I know you'll probably say "can't. Locked boot loader." But damn. How convenient it would it be to have that.

Sent from my DROID BIONIC using Tapatalk 2


----------



## INt_Rnd_Pooka (Jun 7, 2011)

zakky12 said:


> Is/would/will it be possible to completely replace stock recovery with bootstrap? Wouldn't that be nice?
> 
> I know you'll probably say "can't. Locked boot loader." But damn.
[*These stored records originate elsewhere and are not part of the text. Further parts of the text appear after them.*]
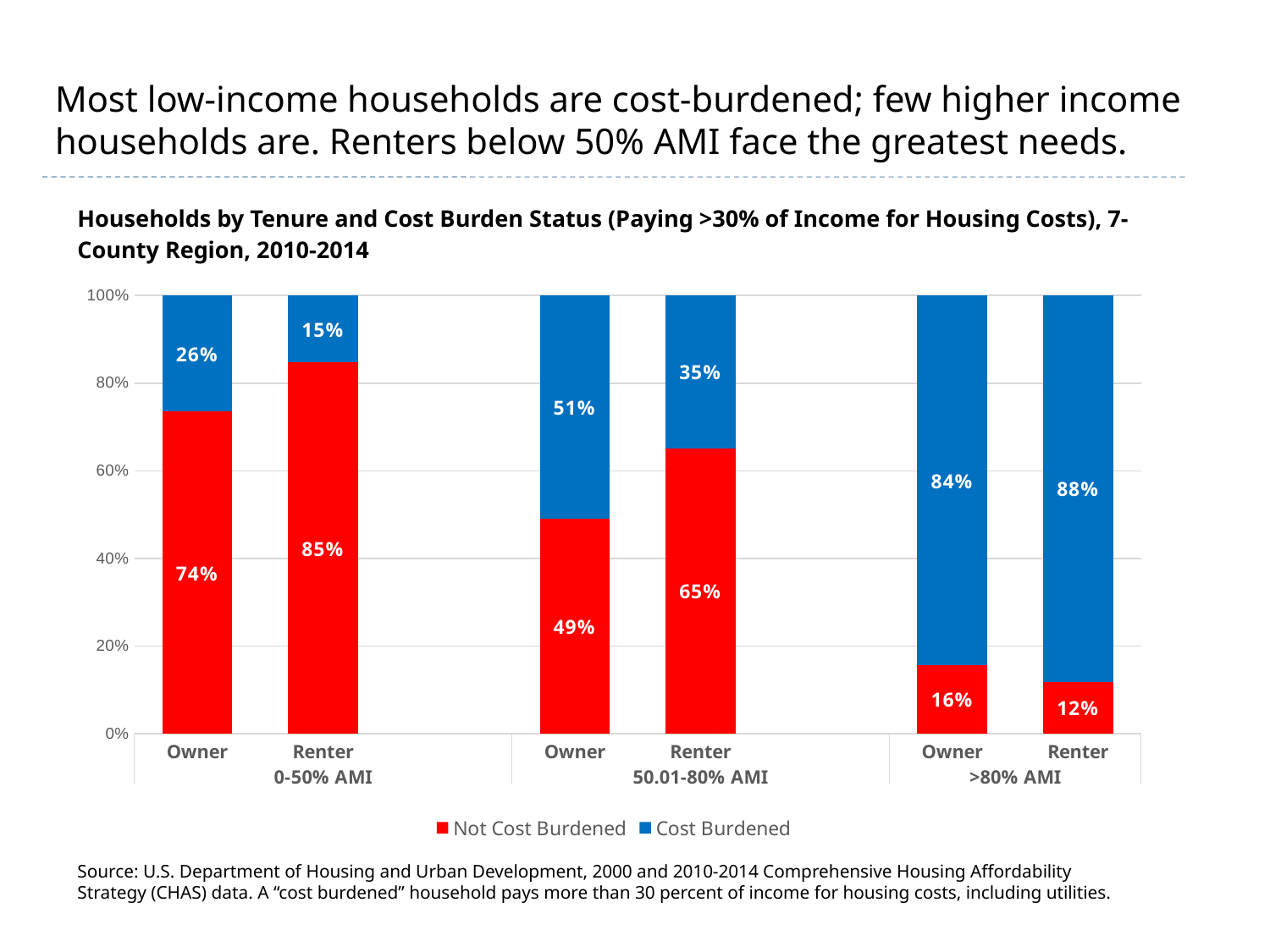
How many series does the legend list? 2 What is the Cost Burdened share for Renter households in the >80% AMI group? 88% What is the Cost Burdened share for Owner households in the 50.01-80% AMI group? 51% Which bar has the highest Cost Burdened share? Renter, >80% AMI In the 50.01-80% AMI group, what is the difference between the Cost Burdened share for Owners and for Renters? 16 percentage points What is the Not Cost Burdened share for Owner households in the 0-50% AMI group? 74% Which bar has the lowest Not Cost Burdened share? Renter, >80% AMI How many bars are plotted in the chart? 6 What do the two segments of the Owner bar in the 0-50% AMI group add up to? 100% What kind of chart is shown on the slide? Stacked bar chart What colour represents the Cost Burdened series in the chart? Blue In the 0-50% AMI group, which has the larger Not Cost Burdened share, Owner or Renter? Renter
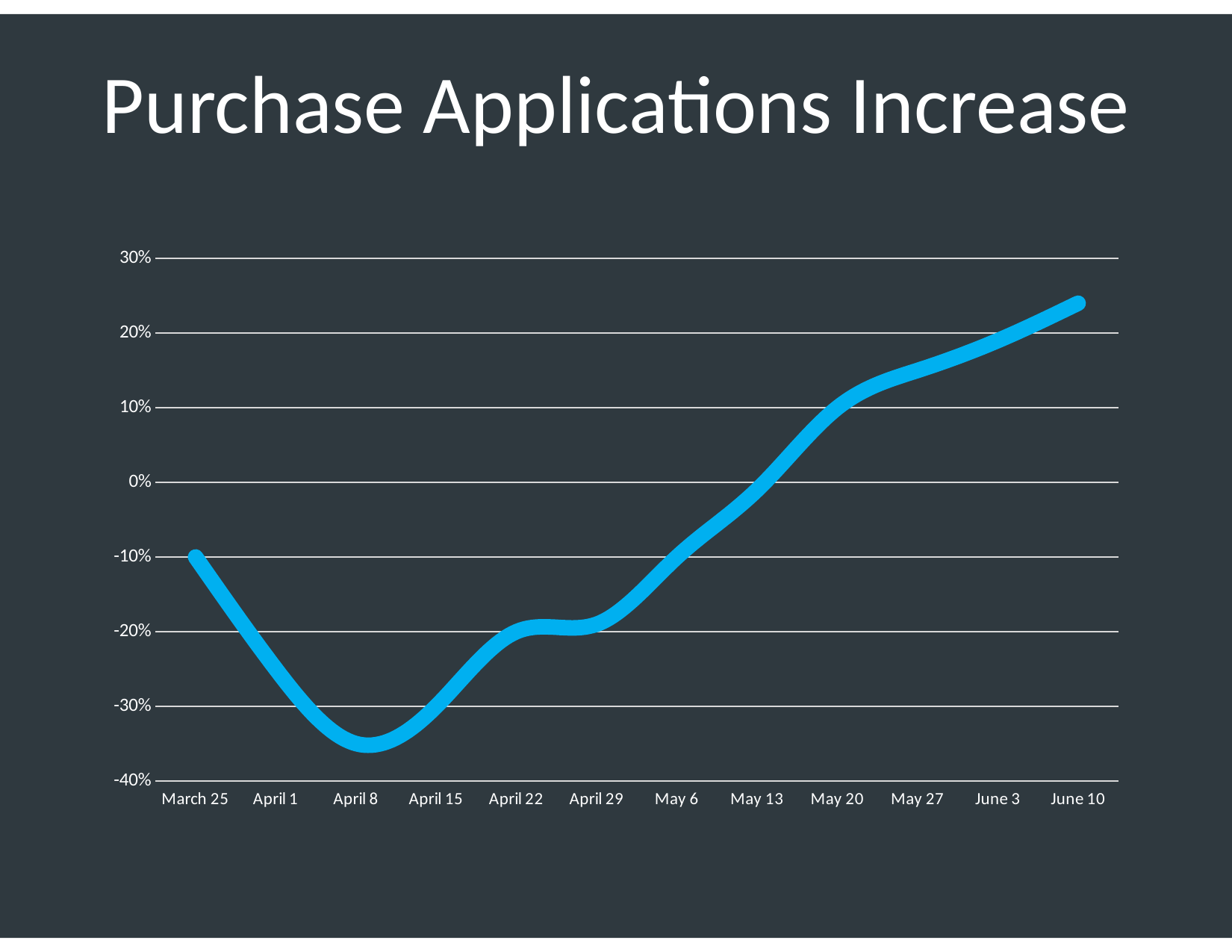
How many dates are shown on the x axis? 12 Is the value for May 27 greater or less than 10%? greater Which is larger, the value for April 8 or the value for April 22? April 22 Is the value for June 10 greater or less than 20%? greater Is the value for May 6 greater or less than 0%? less Does the line rise or fall between April 8 and June 10? rise What is the title of the chart? Purchase Applications Increase What kind of chart is shown on the slide? line chart On which date is the value highest? June 10 On which date is the value lowest? April 8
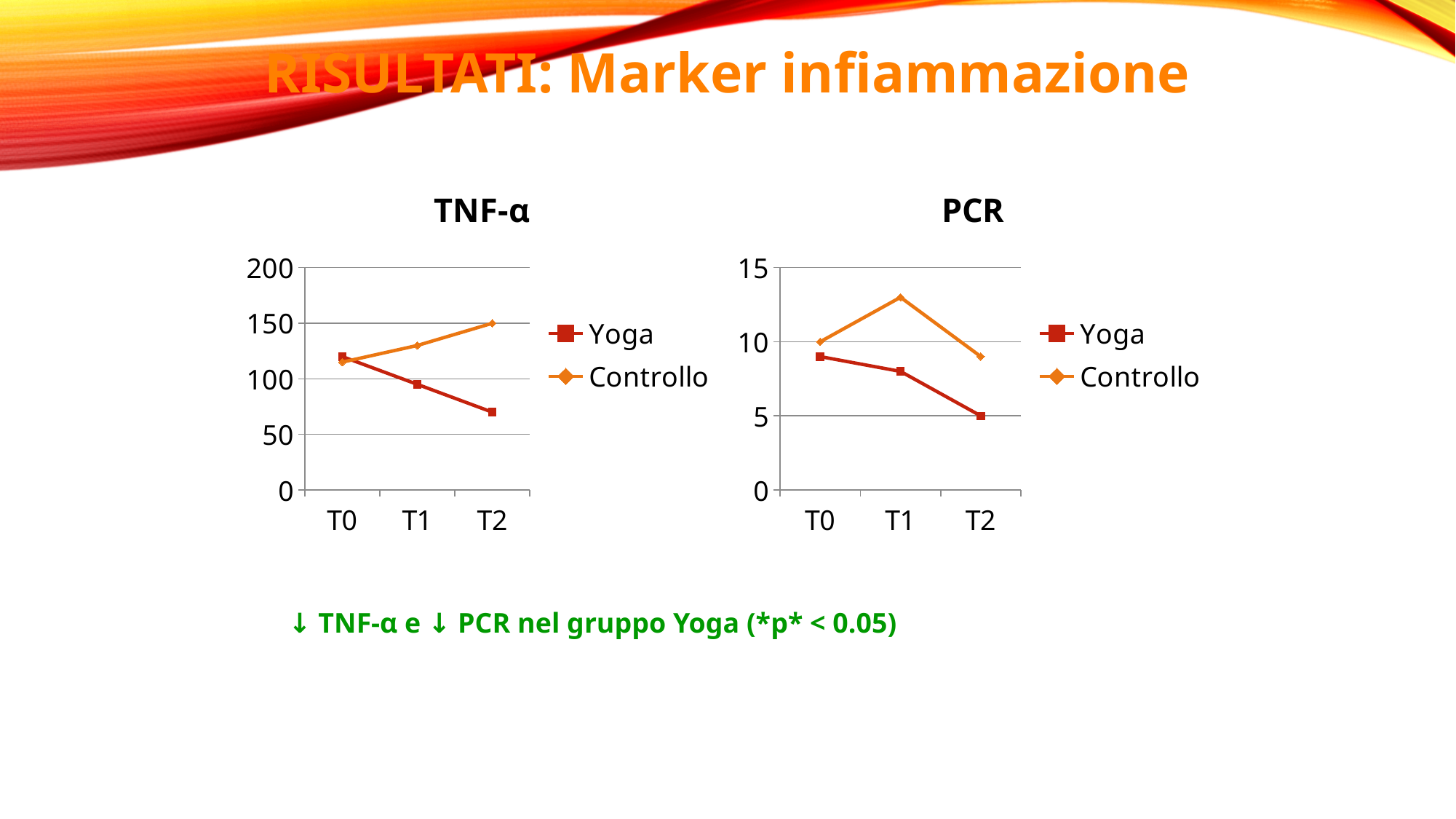
In the TNF-α chart, which series is higher at T2, Yoga or Controllo? Controllo How many series does the legend of the PCR chart list? 2 How many time points are shown on the x axis of the TNF-α chart? 3 What kind of chart is the TNF-α chart? line chart In the PCR chart, is the Controllo value at T1 greater or less than 10? greater In the TNF-α chart, does the Yoga series rise or fall from T0 to T2? fall In the PCR chart, what is the Yoga value at T2? 5 In the TNF-α chart, what is the Controllo value at T2? 150 In the PCR chart, at which time point is the Controllo series highest? T1 In the TNF-α chart, is the Yoga value at T2 greater or less than 100? less In the TNF-α chart, does the Controllo series rise or fall from T0 to T2? rise In the PCR chart, what is the Controllo value at T0? 10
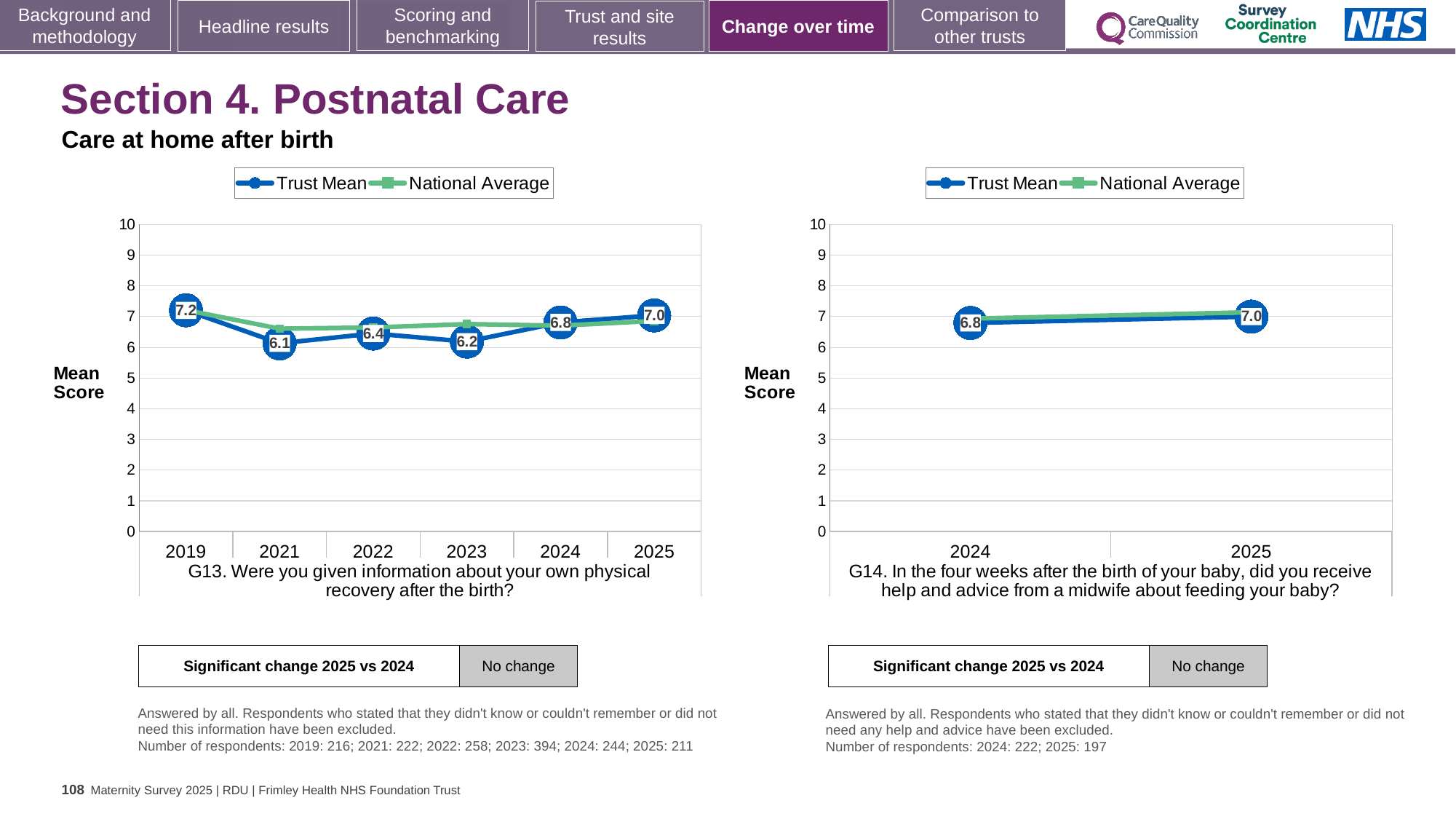
In the G14 chart on the right, what is the Trust Mean score for 2025? 7.0 In the G13 chart on the left, which year has the lowest Trust Mean score? 2021 In the G13 chart on the left, what is the Trust Mean score for 2019? 7.2 In the G14 chart on the right, what is the difference between the Trust Mean scores for 2025 and 2024? 0.2 In the G13 chart on the left, what is the difference between the Trust Mean scores for 2019 and 2021? 1.1 In the G13 chart on the left, is the National Average for 2021 greater or less than 7? less In the G13 chart on the left, what is the Trust Mean score for 2023? 6.2 What type of chart is the G14 chart on the right? Line chart In the G13 chart on the left, which year has the highest Trust Mean score? 2019 How many years are shown on the x axis of the G13 chart on the left? 6 In the G13 chart on the left, is the Trust Mean score higher in 2022 or in 2024? 2024 How many series does the legend of the G14 chart on the right list? 2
How convenient it would it be to have that.
> 
> Sent from my DROID BIONIC using Tapatalk 2


You answered your own question in the 2nd paragraph


----------



## zakky12 (Oct 17, 2011)

INt_Rnd_Pooka said:


> You answered your own question in the 2nd paragraph


Figured.

I was holding for a "hell yeah this is how"
Haha

Sent from my DROID BIONIC using Tapatalk 2


----------



## projektorboy (Nov 11, 2011)

I'm surprised that there hasn't been some method discovered where the digital signature of a system image file can be spoofed, and then flashed in with RSD Lite. Then again, the signature is probably tied to the MD5 of the file being flashed, and thus would be nearly impossible to fake.


----------



## silvernirvash (May 9, 2012)

Isn't safe boot recovery the work around? I mean bootstrap can only be opened up via the bootstrap app correct? At least safe strap has a splash menu on boot to help.

Sent from my XT875 using Tapatalk 2


----------



## poontab (Jun 7, 2011)

Moved to general. Please use development subforums for releases only.


----------